Supplied text.
Pay up, Federal Court of Appeal tells Arctic cruise ship operator

Clipper Adventurer owners liable for 2010 accident that put 200 people at risk

By STEVE DUCHARME

A photo from August 2010 shows a Canadian Coast Guard vessel towing the Clipper Adventurer, which had run aground on a shoal, endangering the lives of 128 passengers and 69 crew members. At the time, the ship's operators claimed the vessel had hit


A photo from August 2010 shows a Canadian Coast Guard vessel towing the Clipper Adventurer, which had run aground on a shoal, endangering the lives of 128 passengers and 69 crew members. At the time, the ship’s operators claimed the vessel had hit “an uncharted hazard.” But the shoal they hit had been known since 2007. In 2012, the Transportation Safety Board found evidence of mismanagement on board and lack of preparedness, and in 2017, a Federal Court judge found the ship’s owners were liable for the incident. (FILE PHOTO)

Material shown.

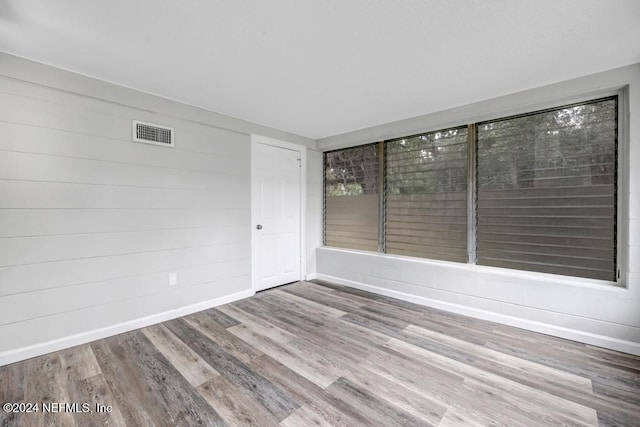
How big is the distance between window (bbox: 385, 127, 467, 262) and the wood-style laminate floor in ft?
3.31

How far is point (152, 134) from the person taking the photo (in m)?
2.91

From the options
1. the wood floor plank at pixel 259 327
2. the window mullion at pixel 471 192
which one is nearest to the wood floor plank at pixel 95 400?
the wood floor plank at pixel 259 327

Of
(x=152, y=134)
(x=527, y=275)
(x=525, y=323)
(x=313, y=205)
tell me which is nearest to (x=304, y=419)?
(x=525, y=323)

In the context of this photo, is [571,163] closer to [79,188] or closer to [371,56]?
[371,56]

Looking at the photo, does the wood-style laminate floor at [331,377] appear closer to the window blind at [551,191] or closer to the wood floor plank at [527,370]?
the wood floor plank at [527,370]

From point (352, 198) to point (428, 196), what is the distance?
4.06ft

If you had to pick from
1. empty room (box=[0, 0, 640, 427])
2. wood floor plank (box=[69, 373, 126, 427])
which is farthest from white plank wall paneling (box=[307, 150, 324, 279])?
wood floor plank (box=[69, 373, 126, 427])

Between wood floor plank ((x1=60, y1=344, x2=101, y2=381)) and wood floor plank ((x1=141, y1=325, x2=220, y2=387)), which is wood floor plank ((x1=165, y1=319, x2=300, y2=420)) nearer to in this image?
wood floor plank ((x1=141, y1=325, x2=220, y2=387))

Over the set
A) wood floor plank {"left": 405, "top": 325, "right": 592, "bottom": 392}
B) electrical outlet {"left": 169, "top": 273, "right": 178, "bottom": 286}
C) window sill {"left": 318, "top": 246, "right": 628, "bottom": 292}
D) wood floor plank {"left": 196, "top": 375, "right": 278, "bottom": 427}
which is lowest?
wood floor plank {"left": 196, "top": 375, "right": 278, "bottom": 427}

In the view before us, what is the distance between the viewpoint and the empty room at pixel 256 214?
1.75 meters

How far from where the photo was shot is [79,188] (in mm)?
2480

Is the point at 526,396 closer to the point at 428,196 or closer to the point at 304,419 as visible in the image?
the point at 304,419

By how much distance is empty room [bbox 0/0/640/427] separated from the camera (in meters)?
1.75

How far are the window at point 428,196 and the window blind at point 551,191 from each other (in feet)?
0.72
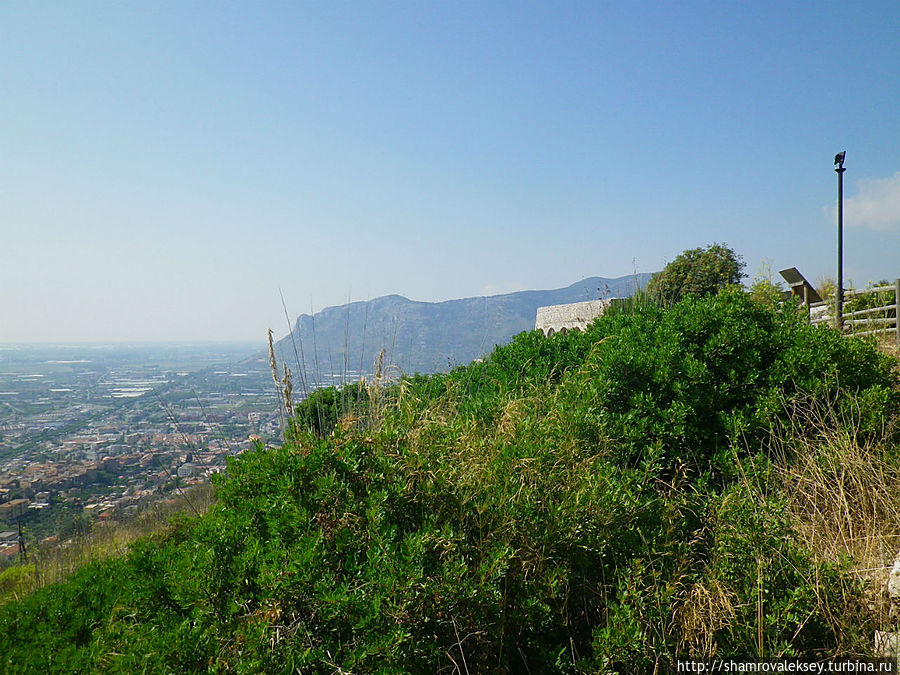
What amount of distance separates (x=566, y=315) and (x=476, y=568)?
1341 cm

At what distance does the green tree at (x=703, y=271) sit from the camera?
20562 mm

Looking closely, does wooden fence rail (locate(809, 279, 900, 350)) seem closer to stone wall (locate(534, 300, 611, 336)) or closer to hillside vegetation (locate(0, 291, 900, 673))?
stone wall (locate(534, 300, 611, 336))

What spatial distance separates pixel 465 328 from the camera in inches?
608

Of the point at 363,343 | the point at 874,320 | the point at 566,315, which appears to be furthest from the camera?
the point at 566,315

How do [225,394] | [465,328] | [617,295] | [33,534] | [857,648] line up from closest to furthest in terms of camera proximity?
[857,648] → [33,534] → [225,394] → [617,295] → [465,328]

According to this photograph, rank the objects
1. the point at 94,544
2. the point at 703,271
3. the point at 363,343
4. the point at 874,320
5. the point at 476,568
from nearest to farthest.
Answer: the point at 476,568, the point at 94,544, the point at 363,343, the point at 874,320, the point at 703,271

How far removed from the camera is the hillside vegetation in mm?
1654

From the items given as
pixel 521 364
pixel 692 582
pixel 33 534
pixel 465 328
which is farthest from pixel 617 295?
pixel 33 534

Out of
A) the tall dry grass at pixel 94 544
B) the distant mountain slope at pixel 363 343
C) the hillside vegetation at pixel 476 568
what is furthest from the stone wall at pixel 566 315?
the hillside vegetation at pixel 476 568

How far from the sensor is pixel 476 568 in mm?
1925

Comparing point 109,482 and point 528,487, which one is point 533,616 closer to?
point 528,487

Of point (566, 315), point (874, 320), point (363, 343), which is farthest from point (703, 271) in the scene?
point (363, 343)

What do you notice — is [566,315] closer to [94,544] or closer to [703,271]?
[703,271]

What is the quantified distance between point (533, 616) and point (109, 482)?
598cm
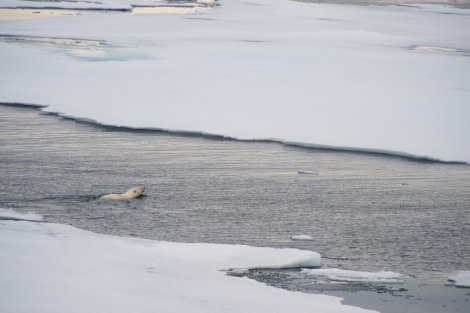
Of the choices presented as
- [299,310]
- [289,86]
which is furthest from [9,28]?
[299,310]

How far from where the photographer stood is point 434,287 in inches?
214

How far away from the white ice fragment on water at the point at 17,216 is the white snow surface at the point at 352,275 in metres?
2.33

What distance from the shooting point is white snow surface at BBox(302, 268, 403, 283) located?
5504mm

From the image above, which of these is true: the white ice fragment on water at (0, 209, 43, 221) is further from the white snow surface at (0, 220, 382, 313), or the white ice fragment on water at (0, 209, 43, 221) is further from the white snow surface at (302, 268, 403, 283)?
the white snow surface at (302, 268, 403, 283)

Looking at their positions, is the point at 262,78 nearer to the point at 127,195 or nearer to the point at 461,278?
the point at 127,195

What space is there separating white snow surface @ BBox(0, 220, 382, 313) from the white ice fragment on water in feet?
0.85

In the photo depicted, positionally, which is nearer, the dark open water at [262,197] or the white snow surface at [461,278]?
the white snow surface at [461,278]

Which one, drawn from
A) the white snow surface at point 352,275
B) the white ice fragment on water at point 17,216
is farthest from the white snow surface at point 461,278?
the white ice fragment on water at point 17,216

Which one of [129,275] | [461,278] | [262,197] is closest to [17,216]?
[129,275]

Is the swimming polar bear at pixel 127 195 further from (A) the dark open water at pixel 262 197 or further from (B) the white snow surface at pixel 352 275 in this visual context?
(B) the white snow surface at pixel 352 275

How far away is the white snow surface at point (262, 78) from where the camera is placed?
1029cm

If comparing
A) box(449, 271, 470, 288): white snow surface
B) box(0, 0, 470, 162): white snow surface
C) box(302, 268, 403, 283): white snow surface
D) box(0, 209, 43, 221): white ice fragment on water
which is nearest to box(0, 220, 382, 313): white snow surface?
box(302, 268, 403, 283): white snow surface

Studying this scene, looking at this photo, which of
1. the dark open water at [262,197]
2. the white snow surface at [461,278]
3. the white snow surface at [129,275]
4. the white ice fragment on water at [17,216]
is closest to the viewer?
the white snow surface at [129,275]

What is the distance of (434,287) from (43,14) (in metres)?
21.9
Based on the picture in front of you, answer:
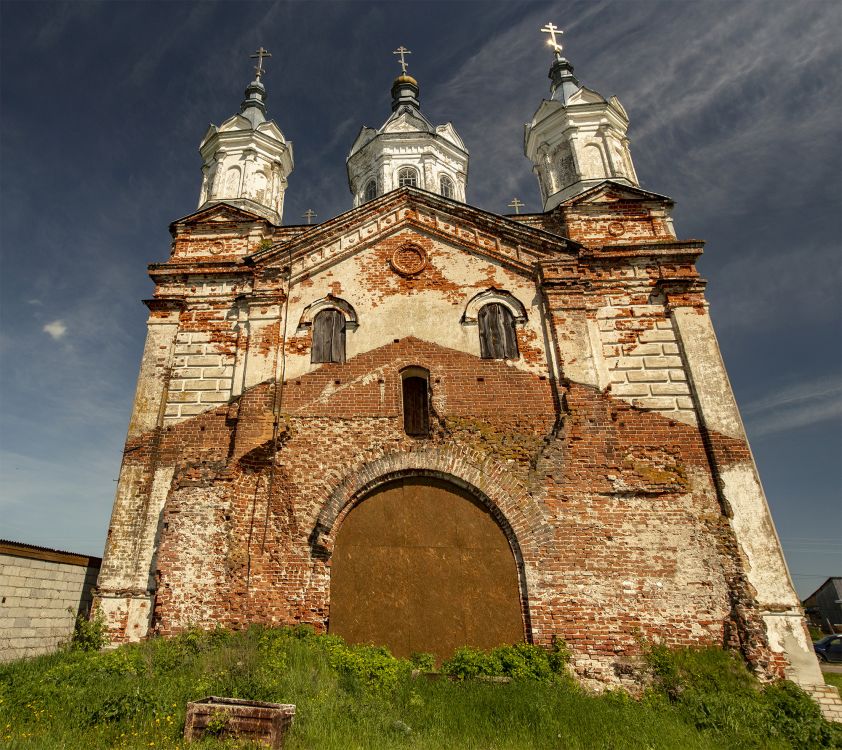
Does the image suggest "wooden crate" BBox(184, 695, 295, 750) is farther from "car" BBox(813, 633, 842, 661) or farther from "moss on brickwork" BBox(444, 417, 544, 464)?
"car" BBox(813, 633, 842, 661)

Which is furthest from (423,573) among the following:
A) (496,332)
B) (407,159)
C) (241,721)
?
(407,159)

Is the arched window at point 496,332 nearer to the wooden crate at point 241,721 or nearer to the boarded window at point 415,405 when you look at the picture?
the boarded window at point 415,405

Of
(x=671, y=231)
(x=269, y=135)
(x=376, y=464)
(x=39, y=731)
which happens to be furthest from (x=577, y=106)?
(x=39, y=731)

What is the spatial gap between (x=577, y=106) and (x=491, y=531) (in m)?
12.0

List of tasks.
(a) Duplicate the part of the Clipper Adventurer article that begins at the words "Clipper Adventurer owners" and stops after "incident. (FILE PHOTO)".
(b) In the Clipper Adventurer article, since what year had the shoal that the ship hit been known?
(c) Pick up the article on the Clipper Adventurer ruling where it stops and write what comes next.

Outputs for the tasks.
(a)
Clipper Adventurer owners liable for 2010 accident that put 200 people at risk

By STEVE DUCHARME

A photo from August 2010 shows a Canadian Coast Guard vessel towing the Clipper Adventurer, which had run aground on a shoal, endangering the lives of 128 passengers and 69 crew members. At the time, the ship's operators claimed the vessel had hit


A photo from August 2010 shows a Canadian Coast Guard vessel towing the Clipper Adventurer, which had run aground on a shoal, endangering the lives of 128 passengers and 69 crew members. At the time, the ship’s operators claimed the vessel had hit “an uncharted hazard.” But the shoal they hit had been known since 2007. In 2012, the Transportation Safety Board found evidence of mismanagement on board and lack of preparedness, and in 2017, a Federal Court judge found the ship’s owners were liable for the incident. (FILE PHOTO)

(b) Since 2007.

(c)
The Federal Court of Appeal has upheld a lower court ruling last year that found the owners of the Arctic cruise ship the Clipper Adventurer liable for costs incurred by Canada when the ship ran aground in Nunavut’s Coronation Gulf in 2010, stranding 128 passengers and 69 crew members.

In a Feb. 7 decision, federal appeal judge Joanne Gauthier said Justice Sean Harrington of the Federal Court of Canada made no error in January 2017, when he ordered the Bahamas-based ship owner Clipper Adventurer Ltd. to pay the Government of Canada $445,361.64 plus interest dating to Sept. 17, 2010 for cleanup costs.

That action was on top of Harrington’s dismissal of a $13.5 million lawsuit filed by Clipper Adventurer Ltd. against the Government of Canada for “the cost of temporary and permanent repairs, payment to the salvers, business interruption, and related matters,” stemming from the ship running aground.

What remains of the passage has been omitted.